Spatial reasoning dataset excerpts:
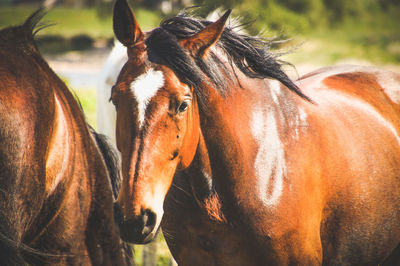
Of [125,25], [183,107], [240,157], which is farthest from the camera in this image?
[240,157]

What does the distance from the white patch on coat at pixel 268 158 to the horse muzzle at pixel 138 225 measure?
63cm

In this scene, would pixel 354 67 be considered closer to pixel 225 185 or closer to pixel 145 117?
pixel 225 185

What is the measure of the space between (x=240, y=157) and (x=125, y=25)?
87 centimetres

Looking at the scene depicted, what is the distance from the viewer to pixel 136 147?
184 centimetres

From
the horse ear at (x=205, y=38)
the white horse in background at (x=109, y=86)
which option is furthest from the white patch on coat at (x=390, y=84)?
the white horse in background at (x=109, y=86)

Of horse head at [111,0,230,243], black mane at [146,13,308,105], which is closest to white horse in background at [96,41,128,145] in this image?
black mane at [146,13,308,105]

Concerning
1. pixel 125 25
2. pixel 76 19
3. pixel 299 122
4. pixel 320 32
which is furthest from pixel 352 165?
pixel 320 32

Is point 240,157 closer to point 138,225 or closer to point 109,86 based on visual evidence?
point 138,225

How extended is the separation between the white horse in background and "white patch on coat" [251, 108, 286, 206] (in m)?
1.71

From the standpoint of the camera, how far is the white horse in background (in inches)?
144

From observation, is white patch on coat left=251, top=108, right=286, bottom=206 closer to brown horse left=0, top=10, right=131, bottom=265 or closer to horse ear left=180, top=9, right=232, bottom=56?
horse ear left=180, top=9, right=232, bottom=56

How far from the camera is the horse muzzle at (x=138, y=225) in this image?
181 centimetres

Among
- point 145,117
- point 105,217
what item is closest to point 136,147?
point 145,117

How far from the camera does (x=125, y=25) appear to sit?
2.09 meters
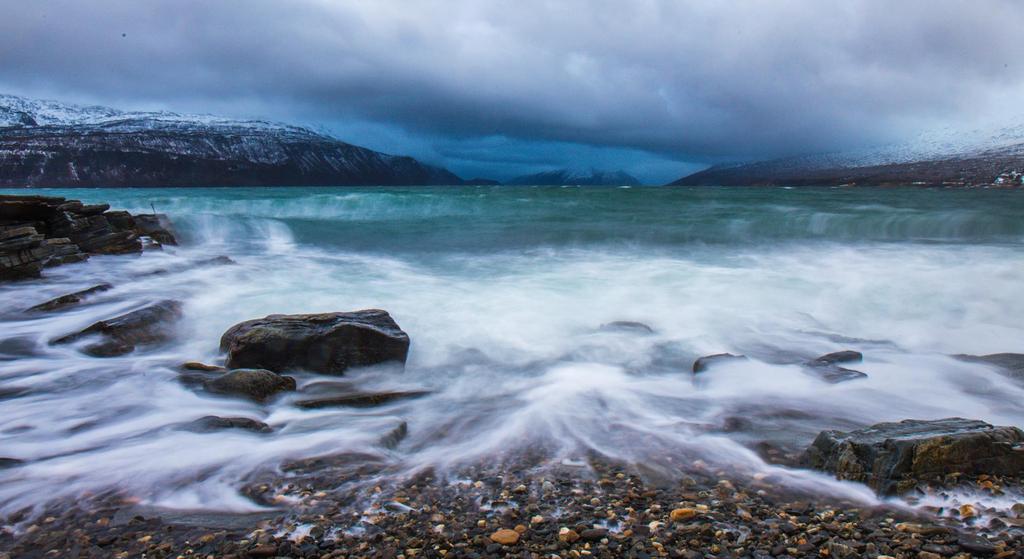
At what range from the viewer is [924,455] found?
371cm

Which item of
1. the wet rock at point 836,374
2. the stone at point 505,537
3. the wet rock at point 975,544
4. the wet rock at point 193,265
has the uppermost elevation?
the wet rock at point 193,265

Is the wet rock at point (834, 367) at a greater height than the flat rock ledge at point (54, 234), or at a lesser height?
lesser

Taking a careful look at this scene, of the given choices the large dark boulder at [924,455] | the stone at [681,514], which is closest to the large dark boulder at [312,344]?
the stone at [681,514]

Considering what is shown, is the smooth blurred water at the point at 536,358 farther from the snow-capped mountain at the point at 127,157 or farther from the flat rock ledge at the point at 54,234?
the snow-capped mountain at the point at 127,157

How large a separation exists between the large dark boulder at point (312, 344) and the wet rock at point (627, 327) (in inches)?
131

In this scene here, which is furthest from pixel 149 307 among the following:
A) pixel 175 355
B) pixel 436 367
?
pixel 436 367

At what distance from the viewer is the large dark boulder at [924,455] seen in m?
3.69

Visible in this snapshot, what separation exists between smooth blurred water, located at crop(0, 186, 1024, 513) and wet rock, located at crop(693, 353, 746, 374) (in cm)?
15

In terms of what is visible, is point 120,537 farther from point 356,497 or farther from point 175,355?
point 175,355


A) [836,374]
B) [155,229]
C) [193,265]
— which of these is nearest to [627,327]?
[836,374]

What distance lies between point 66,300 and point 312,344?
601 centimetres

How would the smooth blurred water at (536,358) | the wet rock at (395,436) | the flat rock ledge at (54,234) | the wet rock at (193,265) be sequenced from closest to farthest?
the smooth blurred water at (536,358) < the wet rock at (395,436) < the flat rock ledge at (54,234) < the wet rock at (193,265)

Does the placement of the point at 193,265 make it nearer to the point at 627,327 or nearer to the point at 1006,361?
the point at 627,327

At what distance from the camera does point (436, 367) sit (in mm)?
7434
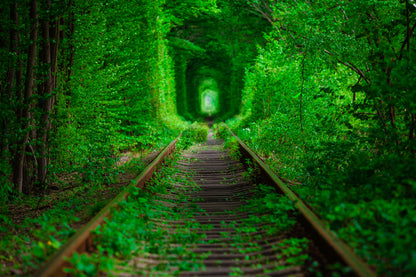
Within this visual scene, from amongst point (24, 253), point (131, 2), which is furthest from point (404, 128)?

What this task involves: Can you repeat every line of the material above word for word, without including the pictures?

Answer:
Of [125,25], [183,107], [240,157], which is farthest from the camera in this image?
[240,157]

What does the distance from the white patch on coat at pixel 268 158 to the horse muzzle at pixel 138 225 measure?
63cm

In this scene, would pixel 354 67 be considered closer to pixel 225 185 or closer to pixel 145 117?
pixel 225 185

What is the measure of the space between (x=240, y=157) and (x=125, y=25)?
87 centimetres

Looking at the scene depicted, what is the distance from the viewer to pixel 136 147?
184 centimetres

From
the horse ear at (x=205, y=38)
the white horse in background at (x=109, y=86)
which option is furthest from the white patch on coat at (x=390, y=84)?
the white horse in background at (x=109, y=86)

Of horse head at [111,0,230,243], black mane at [146,13,308,105], which is closest to white horse in background at [96,41,128,145] in this image?
black mane at [146,13,308,105]

Concerning
1. pixel 125 25
2. pixel 76 19
3. pixel 299 122
4. pixel 320 32
which is furthest from pixel 352 165?
pixel 320 32

Is point 240,157 closer to point 138,225 or closer to point 109,86 based on visual evidence?
point 138,225

How extended is the separation between the white horse in background and "white patch on coat" [251, 108, 286, 206] (in m)?
1.71

From the standpoint of the camera, how far is the white horse in background (in inches)?
144

From observation, is white patch on coat left=251, top=108, right=286, bottom=206 closer to brown horse left=0, top=10, right=131, bottom=265 or closer to horse ear left=180, top=9, right=232, bottom=56?
horse ear left=180, top=9, right=232, bottom=56

How far from the camera is the horse muzzle at (x=138, y=225) in this image?
181 centimetres

Among
- point 145,117
- point 105,217
what item is closest to point 136,147?
point 145,117

How far from the camera does (x=125, y=25) appear to sit?
2.09 meters
At what range from the viewer is [924,455] found?
371cm

Which item of
1. the wet rock at point 836,374
2. the stone at point 505,537
3. the wet rock at point 975,544
4. the wet rock at point 193,265
has the uppermost elevation?
the wet rock at point 193,265

Is the wet rock at point (834, 367) at a greater height than the flat rock ledge at point (54, 234), or at a lesser height?
lesser

Taking a careful look at this scene, of the given choices the large dark boulder at [924,455] | the stone at [681,514], which is closest to the large dark boulder at [312,344]?
the stone at [681,514]

Considering what is shown, is the smooth blurred water at the point at 536,358 farther from the snow-capped mountain at the point at 127,157 or farther from the flat rock ledge at the point at 54,234?
the snow-capped mountain at the point at 127,157

How large a separation exists between the large dark boulder at point (312, 344) and the wet rock at point (627, 327) (in inches)?
131

In this scene here, which is furthest from pixel 149 307 among the following:
A) pixel 175 355
B) pixel 436 367
?
pixel 436 367

At what distance from the viewer is the large dark boulder at [924,455] seen in m?
3.69

Visible in this snapshot, what separation exists between smooth blurred water, located at crop(0, 186, 1024, 513) and wet rock, located at crop(693, 353, 746, 374) (in cm)?
15

In terms of what is visible, is point 120,537 farther from point 356,497 or farther from point 175,355?
point 175,355


A) [836,374]
B) [155,229]
C) [193,265]
— which of these is nearest to [627,327]?
[836,374]

What distance lies between point 66,300 and point 312,344?
601 centimetres

How would the smooth blurred water at (536,358) | the wet rock at (395,436) | the flat rock ledge at (54,234) | the wet rock at (193,265) be sequenced from closest to farthest?
the smooth blurred water at (536,358) < the wet rock at (395,436) < the flat rock ledge at (54,234) < the wet rock at (193,265)

Does the placement of the point at 193,265 make it nearer to the point at 627,327 or nearer to the point at 1006,361?
the point at 627,327

At what distance from the camera does point (436, 367) sit (in mm)?
7434
Within this visual scene, from amongst point (24, 253), point (131, 2), which is furthest from point (404, 128)?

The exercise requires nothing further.